De l’histoire en images

murale jorge gonzalez camarena maison des arts université concepcion chiliDepuis la première partie du 20e siècle, la murale a été d’une grande importance dans l’art mexicain. Et d’abord dans celui du peintre Diego Rivera (1886-1957), un artiste engagé, ami de Modigliani lorsqu’il vivait à Paris. Et plus tard, ami de l’exilé soviétique Léon Trotski, lorsque celui-ci s’est réfugié au Mexique.

Après la Révolution mexicaine de 1910 à 1917, il devient l’un des premiers peintres muralistes du pays où ses fresques, commandées par le nouveau gouvernement, couvrent les murs des édifices officiels.

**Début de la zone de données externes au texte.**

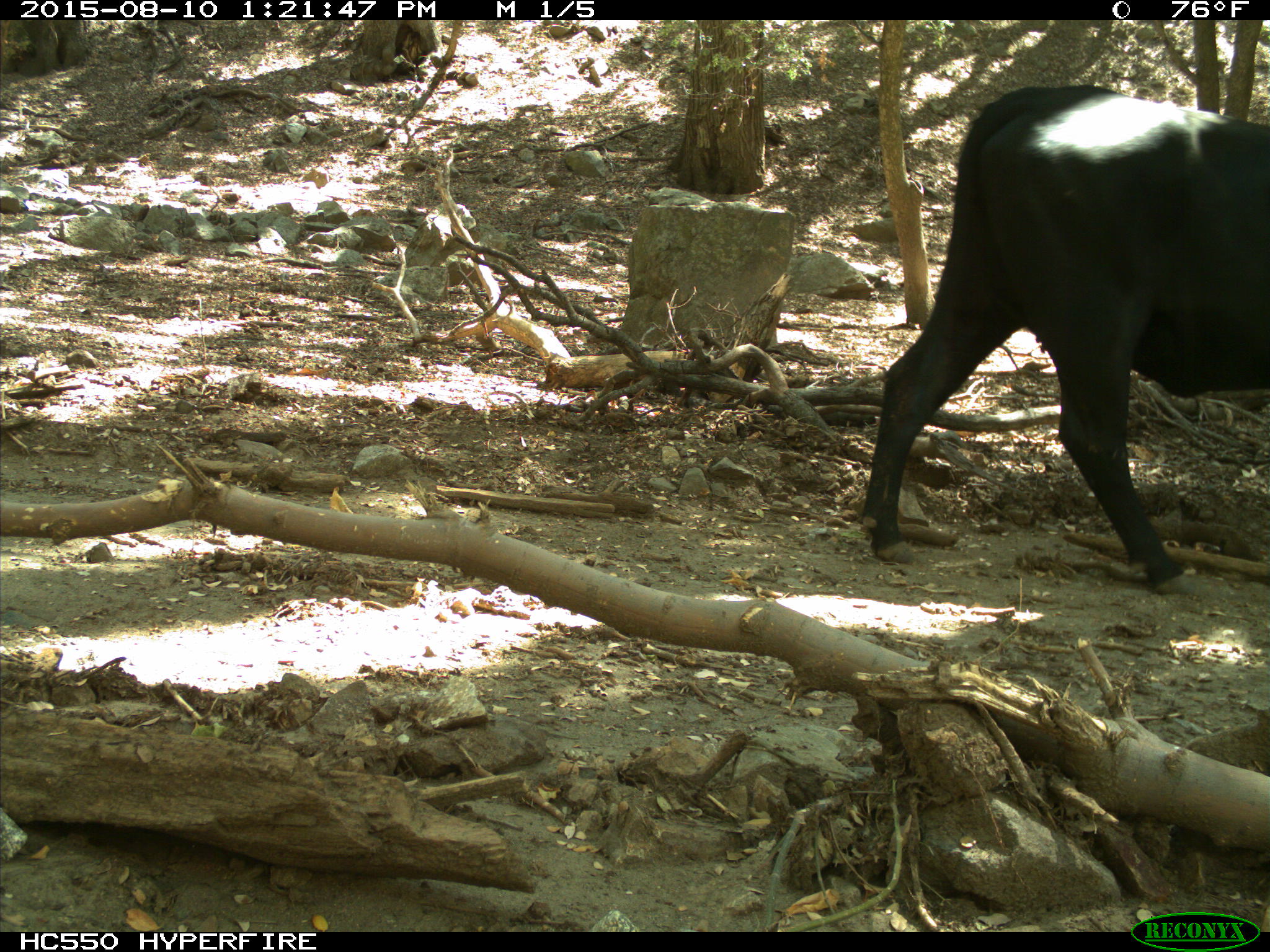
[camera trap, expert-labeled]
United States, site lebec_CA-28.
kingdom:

Ces fresques destinées au peuple racontent l’histoire du pays, comme dans un livre d’images accessible à tous, même à ceux qui ne savent pas lire.

L’idée n’est pas nouvelle. C’est ce qu’on faisait déjà dans les cathédrales du Moyen Âge, qui racontaient aussi tout en images – par leurs sculptures et leurs vitraux – à des gens qui, de la même manière, étaient en majorité analphabètes.

Après le Mexique, cet art muraliste s’est installé plus loin en Amérique latine, notamment au Chili, comme on peut le voir dans cette œuvre de l’artiste mexicain couvrant le mur d’une université chilienne. Une fresque superbe qui peut, à son tour, influencer le travail des graffiteurs d’aujourd’hui.

C’est ce qu’on croit avoir constaté, d’ailleurs, au Festival des percussions de Longueuil (du 10 au 15 juillet dernier), dont le thème était justement, cette année: «Une aventure au Mexique au rythme des Mayas». En effet, certaines œuvres des graffiteurs invités, peintes en direct sur des panneaux, pouvaient lui ressembler par leur contenu inspiré des anciennes civilisations, comme celles des Mayas au Mexique ou des Incas en Amérique du Sud.